Pada abad pertengahan, ketika berlakunya marcantie system, yang merupakan sistem perekonomian pada abad pertengahan yang ditandai dengan masa aktivitas bisnis dan perdagangan tidak mendapat tempat terhormat. Artinya raja memegang kekuasaan untuk menagih pajak dan memberikan kekuasaan monopoli (hak istimewa kepada perorangan dan gereja). Peraturan pemerintah (statutes) mengendalikan harga dan mengatur jumlah berat dan ukuran, buruh diatur secara ketat dengan guild system (menentukan upah para pekerja yang terikat pada suatu tugas tertentu di bawah pemagangan dalam waktu lama). Kebencian terhadap pembatasan perdagangan antar kota, pemberian hak-hak istimewa dan monopoli yang diberikan oleh raja untuk melakukan pengawasan, pemberontakan oleh pihak pemagang terhadap tuannya, penemuan mesin-mesin, perkembangan sistem pabrik dan pengaruh hukum alam terutama abad ke-17 dan 18, menandai berakhirnya mercantie system dan lahirnya asas kebebasan berkontrak.
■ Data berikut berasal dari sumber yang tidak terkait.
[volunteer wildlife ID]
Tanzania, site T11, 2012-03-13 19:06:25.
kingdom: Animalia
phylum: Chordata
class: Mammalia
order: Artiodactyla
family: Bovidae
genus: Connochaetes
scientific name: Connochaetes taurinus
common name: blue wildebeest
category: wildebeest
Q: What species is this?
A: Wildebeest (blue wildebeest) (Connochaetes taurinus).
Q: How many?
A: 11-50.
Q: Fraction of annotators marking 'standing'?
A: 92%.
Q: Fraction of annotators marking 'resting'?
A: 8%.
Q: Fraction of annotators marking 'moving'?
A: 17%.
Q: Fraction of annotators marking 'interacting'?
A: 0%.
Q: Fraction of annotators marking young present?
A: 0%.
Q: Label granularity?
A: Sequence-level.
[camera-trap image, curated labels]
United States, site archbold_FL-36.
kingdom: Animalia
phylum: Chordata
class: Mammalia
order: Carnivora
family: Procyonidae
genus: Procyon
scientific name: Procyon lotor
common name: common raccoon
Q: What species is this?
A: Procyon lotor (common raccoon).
Penganjur terkemuka dari aliran hukum alam, yaitu Hugo Grotius (1583-1648) berpendapat untuk mengadakan perjanjian adalah salah satu hak asasi manusia, ia mengatakan bahwa ada suatu supreme body of law yang dilandasi oleh nalar manusia (human reasons). Kontrak adalah suatu tindakan sukarela dari seorang dimana ia berjanji sesuatu kepada orang lain dengan maksud orang lain itu menerimanya. Kontrak tersebut adalah lebih dari sekedar suatu janji, karena tidak memberikan hak kepada pihak yang lain atas pelaksanaan janji itu. Menurut Thomas Hobbes (1588-1676), kebebasan berkontrak sebagai suatu kebebasan manusia yang fundamental yang melahirkan metode, dimana hak-hak fundamental dari manusia bisa dialihkan.138 Kebebasan berkontrak menurut Adam Smith (1723-1790) adalah merupakan refleksi dari perkembangan dari pasar bebas, yang melahirkan konsep ekonomi laissez faire dan teori utilitarianisme dari Jeremy Bentham (1748-1832).138 Kedua teori tersebut saling melengkapi dan sama-sama menghidupkan pemikiran liberal individualistik.
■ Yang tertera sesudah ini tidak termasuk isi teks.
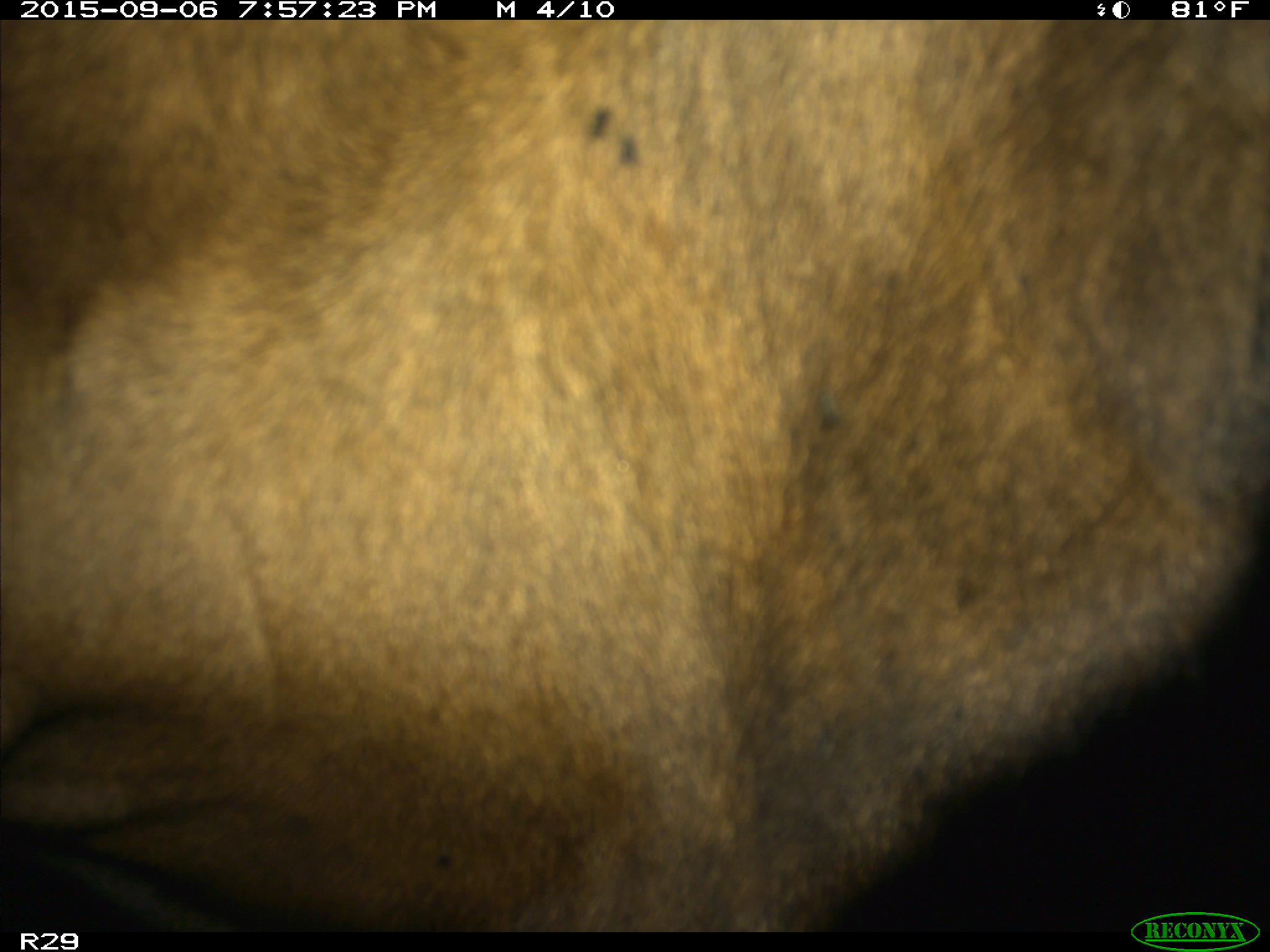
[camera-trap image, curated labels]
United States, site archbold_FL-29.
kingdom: Animalia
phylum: Chordata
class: Mammalia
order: Artiodactyla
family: Bovidae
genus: Bos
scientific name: Bos taurus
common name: domestic cow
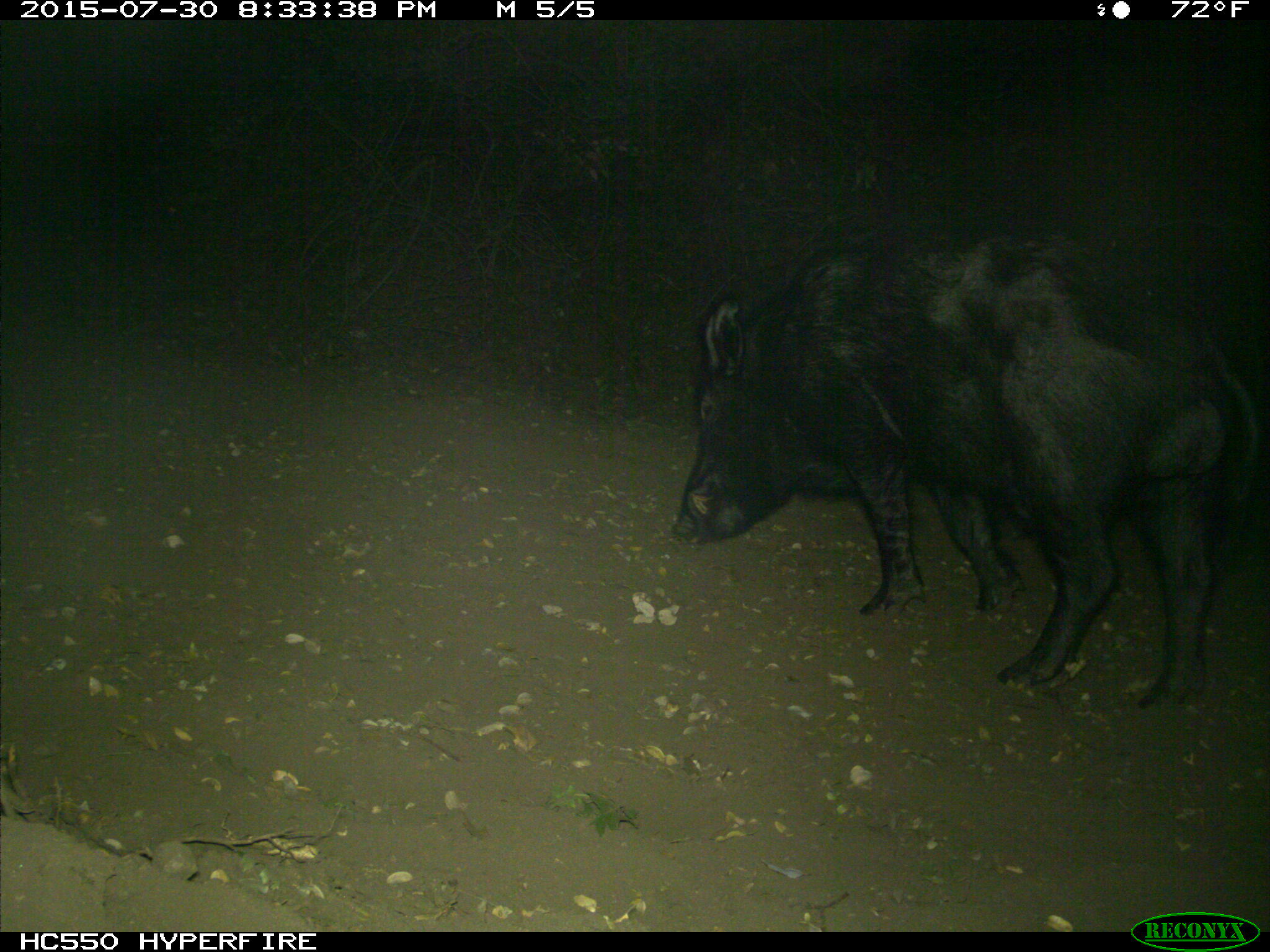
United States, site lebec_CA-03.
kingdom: Animalia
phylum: Chordata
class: Mammalia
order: Artiodactyla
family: Suidae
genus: Sus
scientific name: Sus scrofa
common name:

Pada abad ke-19 seiring dengan makin berpengaruhnya doktrin pemikiran ekonomi laissez faire, kebebasan berkontrak menjadi prinsip yang umum untuk mendukung persaingan bebas. Dengan demikian kebebasan berkontrak menjadi penjelmaan hukum (legal expresion) prinsip pasar bebas. Kebebasan berkontrak menjadi paradigma baru hukum kontrak yang sangat diagungkan para filosuf, ahli hukum, dan pengadilan, bahkan kebebasan berkontrak cenderung berkembang kearah kebebasan tanpa batas (unrestricted freedom of contract). Dalam perkembangannya laissez faire menimbulkan kepincangan dalam kehidupan masyarakat dan akibatnya kebebasan berkontrak mendapat pembatasan oleh negara. Hal ini disebabkan, karena prinsip kebebasan berkontrak selalu memiliki bargaining power yang tidak seimbang diantara para pihak, sehingga negara menganggap perlu untuk campur tangan untuk melindungi pihak yang lemah.
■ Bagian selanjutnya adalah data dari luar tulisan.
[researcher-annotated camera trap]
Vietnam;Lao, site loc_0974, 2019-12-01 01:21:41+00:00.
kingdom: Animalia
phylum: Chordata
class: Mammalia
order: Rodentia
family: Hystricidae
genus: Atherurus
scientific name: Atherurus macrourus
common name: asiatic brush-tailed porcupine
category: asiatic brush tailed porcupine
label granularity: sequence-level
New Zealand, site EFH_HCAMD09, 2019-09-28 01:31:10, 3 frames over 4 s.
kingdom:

Pada abad ke-20 timbul berbagai kritik dan keberatan terhadap kebebasan berkontrak, baik yang berkaitan dengan akibat negatif yang ditimbulkannya, maupun kesalahan berpikir yang melekat di dalamnya. Paradigma kebebasan berkontrak berkembang ke arah paradigma kepatutan. Dengan demikian walaupun kebebasan berkontrak masih merupakan asas penting dalam hukum kontrak, baik dalam sistem hukum civil iaw maupun dalam common iaw, tetapi ia tidak lagi muncul seperti kebebasan berkontrak yang berkembang pada abad ke-19. Kebebasan berkontrak bukanlah tanpa batas, negara telah melakukan sejumlah pembatasan melalui peraturan perundang-undangan dan putusan pengadilan, yang harus mengatur: (1). Ajaran itikad baik, yang harus ada sebelum dan setelah kontrak dibuat. (2). Ajaran penyalahgunaan keadaan (misbruik van omstandigheden atau undue influence). Kedua asas tersebut dapat ditemukan dalam Pasal 242 Burgeliches Gezetbuch (Hukum Perdata Jerman), Pasal 1374 KUHPerdata Perancis (Burgelijk Wetboek Belanda lama), dan Pasal 1338 KUHPerdata.